Called Observability, the service provides a holistic, integrated overview of enterprise IT systems, using a single interface to track data from network, infrastructure, application, and database sources, says the company, which is noted for its suite of IT management software. The new service’s machine-learning techniques are designed to bolster security via anomaly detection.
Solar winds said the service is available as a cloud-native offering on Azure and AWS clouds, with a Google Cloud version in the works for next year. A hybrid-cloud version is also available for deployment in users’ data centers.
As deployment of cloud and hybrid-cloud applications gained momentum over the past few years, leading to increasing infrastructure complexity, the term "observability" gained currency, denoting the ability of a system to provide a high-level overview of IT infrastructure as well as granular metrics, to allow for efficient network and security management.

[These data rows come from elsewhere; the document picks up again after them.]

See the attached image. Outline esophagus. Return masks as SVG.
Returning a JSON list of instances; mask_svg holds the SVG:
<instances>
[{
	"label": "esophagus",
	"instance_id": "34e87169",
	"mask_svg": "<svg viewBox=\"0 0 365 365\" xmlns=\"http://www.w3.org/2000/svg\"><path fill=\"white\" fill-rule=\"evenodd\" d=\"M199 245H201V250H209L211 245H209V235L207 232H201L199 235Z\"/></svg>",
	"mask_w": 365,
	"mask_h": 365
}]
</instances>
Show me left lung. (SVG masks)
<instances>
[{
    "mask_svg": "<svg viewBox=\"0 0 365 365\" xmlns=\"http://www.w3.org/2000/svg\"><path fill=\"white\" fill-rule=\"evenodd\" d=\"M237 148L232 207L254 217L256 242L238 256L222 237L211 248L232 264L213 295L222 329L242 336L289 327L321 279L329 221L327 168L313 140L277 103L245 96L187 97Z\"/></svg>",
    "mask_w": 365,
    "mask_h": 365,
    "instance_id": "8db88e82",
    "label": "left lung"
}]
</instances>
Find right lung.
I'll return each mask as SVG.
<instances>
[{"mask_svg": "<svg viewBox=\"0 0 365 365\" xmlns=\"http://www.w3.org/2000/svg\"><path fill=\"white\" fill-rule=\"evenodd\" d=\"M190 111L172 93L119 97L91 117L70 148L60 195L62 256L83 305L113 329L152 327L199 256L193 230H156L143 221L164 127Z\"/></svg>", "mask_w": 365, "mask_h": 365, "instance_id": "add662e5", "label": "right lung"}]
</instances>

“[W]e’re laying the foundation for autonomous operations through both monitoring and observability solutions,” said SolarWinds chief product officer Rohini Kasturi in a statement. “With our Hybrid Cloud Observability and SolarWinds Observability offerings, customers have ultimate flexibility to deploy on a private cloud, public cloud, or as a service.”

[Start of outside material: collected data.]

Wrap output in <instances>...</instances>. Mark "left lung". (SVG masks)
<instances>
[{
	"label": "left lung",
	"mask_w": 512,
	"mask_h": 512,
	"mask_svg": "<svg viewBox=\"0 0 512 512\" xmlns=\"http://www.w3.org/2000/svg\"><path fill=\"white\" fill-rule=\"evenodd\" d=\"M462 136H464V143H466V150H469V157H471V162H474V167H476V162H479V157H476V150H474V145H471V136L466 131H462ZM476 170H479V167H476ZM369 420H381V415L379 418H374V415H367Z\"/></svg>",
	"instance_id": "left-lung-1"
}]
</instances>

It’s an important step forward for SolarWinds, according to Gartner VP analyst Gregg Siegfried, for multiple reasons. For one thing, he said, the company’s traditional products are packaged in a somewhat siloed way—so server monitoring and network monitoring are completely different products, though they all use similar management consoles and integrate with Solar Winds' Orion platform. Integrating the way products are sold then, is crucial.
“When you think about the visibility platforms of today, the idea is that you’re able to look at these things more holistically, so the most important thing is being able to do that,” he said.

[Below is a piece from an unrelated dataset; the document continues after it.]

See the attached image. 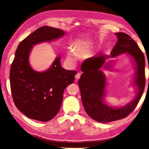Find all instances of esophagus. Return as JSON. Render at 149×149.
<instances>
[{"label": "esophagus", "instance_id": "obj_1", "mask_svg": "<svg viewBox=\"0 0 149 149\" xmlns=\"http://www.w3.org/2000/svg\"><path fill=\"white\" fill-rule=\"evenodd\" d=\"M80 76H81V74H80V72H78V73H77V74L75 75V76L76 80H79V79L80 78Z\"/></svg>", "mask_w": 149, "mask_h": 149}]
</instances>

Another reason that Observability is likely to prove critically important to SolarWinds’ position in the market is that it marks a shift away from the company’s traditional focus on on-premises solutions. Siegfried said that SolarWinds has been losing market share to several companies as businesses increasingly move core IT operations out of the data center and into cloud environments.
“Bottom line is that they’ve been bleeding share as people move into the cloud because the Orion [IT monitoring] product doesn’t support cloud-native workloads,” he said, noting that while Orion can be used to monitor cloud IaaS or be used like any other virtual machine, it does not support applications like database-as-a-service or function-as-a-service. “[Observability], in theory, provides a migration path to those who are still on Orion as they migrate to the cloud.”
SolarWinds’ reputation in the marketplace is still recovering from the highly publicized cyberattack in 2020, in which hackers backed by the Russian government compromised US government systems at least partially via security flaws in SolarWinds’ products.
“They still have a sizeable customer base, and certainly the damage to their reputation continues,” noted Siegfried. “But they’ve taken the right communications steps and made tangible changes to the way they do things, they’re certainly trying to right the ship, and these types of solutions are all important ways to broaden their appeal.”
Observability has elastic pricing, based on the type of service purchased and the size of the environment to be managed—application observability is priced per app instance, log observability is priced per GB per month, and so on. The product is available now.
(This story has been updated to clarify comments about SolarWinds products in the sixth and ninth paragraphs.)